Subscribe to enjoy similar stories. In July 1810, a princess of Mewar—dressed in her best silks and jewels—consumed a cup of poison. Despite her appearance, it was not a pretty sight.
Thrice she retched up the liquid, so eventually it was mixed with opium. This formula worked: Krishna Kumari was pronounced dead. It was not suicide on personal grounds, though; she had to die for “honour".
As a child, the 16-year-old had been betrothed to the Jodhpur maharajah. Except he popped soon after. Due to some political jostling in the region, her father announced her engagement next to the ruler of Jaipur.
Only that dead Jodhpur’s brother insisted the betrothal with his house be resurrected. Mercenaries and outside forces got involved—the prestige of not just Mewar but the other two dynasties was at stake. Years passed, and there was violence, with real risk of escalation.

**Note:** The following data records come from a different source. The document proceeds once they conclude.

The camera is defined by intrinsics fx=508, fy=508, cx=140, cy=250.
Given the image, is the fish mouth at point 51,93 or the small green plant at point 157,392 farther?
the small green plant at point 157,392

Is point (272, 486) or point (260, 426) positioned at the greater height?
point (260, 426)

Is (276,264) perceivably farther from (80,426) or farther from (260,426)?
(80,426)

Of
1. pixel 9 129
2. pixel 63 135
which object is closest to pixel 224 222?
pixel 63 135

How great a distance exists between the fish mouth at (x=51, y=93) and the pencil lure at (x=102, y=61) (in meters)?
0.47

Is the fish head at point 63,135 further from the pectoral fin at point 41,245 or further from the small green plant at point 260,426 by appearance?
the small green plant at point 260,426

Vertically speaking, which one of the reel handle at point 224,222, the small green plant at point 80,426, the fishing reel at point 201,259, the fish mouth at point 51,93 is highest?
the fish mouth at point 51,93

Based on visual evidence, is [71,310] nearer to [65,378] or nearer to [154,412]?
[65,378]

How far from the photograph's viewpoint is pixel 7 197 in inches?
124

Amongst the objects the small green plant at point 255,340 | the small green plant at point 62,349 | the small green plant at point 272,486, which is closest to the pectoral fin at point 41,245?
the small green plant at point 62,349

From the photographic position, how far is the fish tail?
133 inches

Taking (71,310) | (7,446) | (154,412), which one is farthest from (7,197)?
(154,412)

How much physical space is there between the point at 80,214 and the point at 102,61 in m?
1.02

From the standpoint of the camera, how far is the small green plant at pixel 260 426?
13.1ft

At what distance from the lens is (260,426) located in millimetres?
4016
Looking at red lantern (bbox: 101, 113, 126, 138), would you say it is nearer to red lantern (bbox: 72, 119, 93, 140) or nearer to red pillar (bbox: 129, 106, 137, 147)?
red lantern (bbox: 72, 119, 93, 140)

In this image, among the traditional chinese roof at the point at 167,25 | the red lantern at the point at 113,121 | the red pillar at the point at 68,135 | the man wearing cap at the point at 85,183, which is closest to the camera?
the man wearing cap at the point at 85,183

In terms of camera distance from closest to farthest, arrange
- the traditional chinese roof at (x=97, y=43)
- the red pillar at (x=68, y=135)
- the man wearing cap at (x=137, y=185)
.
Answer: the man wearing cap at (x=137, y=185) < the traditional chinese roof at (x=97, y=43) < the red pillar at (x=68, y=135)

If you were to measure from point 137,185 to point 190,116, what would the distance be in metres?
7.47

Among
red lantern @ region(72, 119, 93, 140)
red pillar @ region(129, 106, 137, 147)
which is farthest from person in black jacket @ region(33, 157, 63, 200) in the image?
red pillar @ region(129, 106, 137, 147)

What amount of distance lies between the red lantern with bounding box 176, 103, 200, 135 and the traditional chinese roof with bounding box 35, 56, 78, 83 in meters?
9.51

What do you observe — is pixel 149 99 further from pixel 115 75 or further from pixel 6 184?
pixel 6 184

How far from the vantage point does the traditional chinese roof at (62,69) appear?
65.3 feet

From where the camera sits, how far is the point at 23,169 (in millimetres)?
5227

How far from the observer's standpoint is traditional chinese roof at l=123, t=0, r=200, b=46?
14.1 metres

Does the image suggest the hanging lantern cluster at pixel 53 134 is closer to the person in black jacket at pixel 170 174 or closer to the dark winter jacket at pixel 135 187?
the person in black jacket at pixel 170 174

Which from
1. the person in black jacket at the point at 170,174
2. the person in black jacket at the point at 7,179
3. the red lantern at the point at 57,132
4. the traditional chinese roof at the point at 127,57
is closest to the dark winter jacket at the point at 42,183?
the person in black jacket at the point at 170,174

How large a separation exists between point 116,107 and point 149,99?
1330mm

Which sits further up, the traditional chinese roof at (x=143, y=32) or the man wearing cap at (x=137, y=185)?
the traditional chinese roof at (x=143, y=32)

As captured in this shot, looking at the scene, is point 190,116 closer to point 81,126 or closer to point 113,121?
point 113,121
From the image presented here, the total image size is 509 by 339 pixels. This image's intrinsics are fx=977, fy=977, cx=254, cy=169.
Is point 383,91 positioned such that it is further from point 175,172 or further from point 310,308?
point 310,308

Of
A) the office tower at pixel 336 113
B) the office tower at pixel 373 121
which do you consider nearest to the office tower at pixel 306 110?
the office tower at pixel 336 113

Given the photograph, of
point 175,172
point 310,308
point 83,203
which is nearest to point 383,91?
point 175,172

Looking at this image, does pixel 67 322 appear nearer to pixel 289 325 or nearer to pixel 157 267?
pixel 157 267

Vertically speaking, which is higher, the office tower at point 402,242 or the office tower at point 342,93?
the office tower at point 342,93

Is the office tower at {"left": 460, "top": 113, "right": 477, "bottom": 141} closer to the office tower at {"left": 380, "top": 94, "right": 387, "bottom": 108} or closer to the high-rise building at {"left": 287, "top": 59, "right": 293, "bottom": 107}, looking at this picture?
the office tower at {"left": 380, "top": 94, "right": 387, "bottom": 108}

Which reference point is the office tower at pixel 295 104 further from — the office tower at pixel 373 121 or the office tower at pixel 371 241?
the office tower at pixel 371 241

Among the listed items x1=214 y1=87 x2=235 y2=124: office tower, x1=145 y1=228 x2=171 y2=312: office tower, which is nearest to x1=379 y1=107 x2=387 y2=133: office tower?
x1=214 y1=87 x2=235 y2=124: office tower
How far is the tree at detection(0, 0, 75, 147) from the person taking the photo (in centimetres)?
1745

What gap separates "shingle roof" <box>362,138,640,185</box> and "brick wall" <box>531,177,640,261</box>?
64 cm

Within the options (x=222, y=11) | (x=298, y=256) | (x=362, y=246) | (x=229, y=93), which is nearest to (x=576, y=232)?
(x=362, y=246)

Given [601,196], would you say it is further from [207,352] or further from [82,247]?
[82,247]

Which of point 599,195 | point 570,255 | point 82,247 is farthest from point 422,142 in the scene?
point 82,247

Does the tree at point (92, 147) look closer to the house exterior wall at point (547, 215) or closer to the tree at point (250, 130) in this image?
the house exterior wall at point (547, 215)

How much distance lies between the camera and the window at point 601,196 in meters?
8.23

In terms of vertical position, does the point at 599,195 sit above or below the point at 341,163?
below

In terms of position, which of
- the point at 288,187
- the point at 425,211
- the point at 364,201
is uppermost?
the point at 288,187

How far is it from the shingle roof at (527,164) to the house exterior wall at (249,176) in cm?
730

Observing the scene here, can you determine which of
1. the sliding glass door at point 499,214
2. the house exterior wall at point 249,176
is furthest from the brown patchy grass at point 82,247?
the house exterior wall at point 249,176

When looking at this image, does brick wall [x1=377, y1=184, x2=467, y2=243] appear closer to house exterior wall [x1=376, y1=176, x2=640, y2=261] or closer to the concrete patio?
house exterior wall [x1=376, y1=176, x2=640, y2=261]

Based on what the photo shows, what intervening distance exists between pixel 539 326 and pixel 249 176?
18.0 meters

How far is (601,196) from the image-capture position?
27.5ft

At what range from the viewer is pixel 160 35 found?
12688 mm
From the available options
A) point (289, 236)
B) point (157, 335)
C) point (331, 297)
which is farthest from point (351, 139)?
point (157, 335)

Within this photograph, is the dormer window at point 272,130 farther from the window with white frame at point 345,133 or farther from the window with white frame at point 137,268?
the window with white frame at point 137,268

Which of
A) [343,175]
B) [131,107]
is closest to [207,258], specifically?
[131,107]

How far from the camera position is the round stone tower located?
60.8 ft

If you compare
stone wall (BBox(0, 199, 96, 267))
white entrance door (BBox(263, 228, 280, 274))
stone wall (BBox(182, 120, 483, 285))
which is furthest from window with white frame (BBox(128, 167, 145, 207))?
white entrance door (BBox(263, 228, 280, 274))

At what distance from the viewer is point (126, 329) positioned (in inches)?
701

So, a solution was reached: the elimination of the princess. She would marry nobody. And that way nobody’s “honour" could be damaged.
Krishna Kumari’s story transfixed India’s elite. In fact, by 1826 a south Indian Brahmin serving a Kerala prince would write what is likely the first English play by a “native", on the subject—a text recently republished by the scholar Rahul Sagar. But it got me thinking on how marriage itself in political spaces was never just about two people joining in holy matrimony.
For one, ideas of privacy were fluid. In France, the 14-year-old Catherine de’ Medici’s union with her husband in 1533 was consummated in the august presence of her father-in-law. For the marriage was an alliance, and consummation had to be confirmed to seal the rest of the package.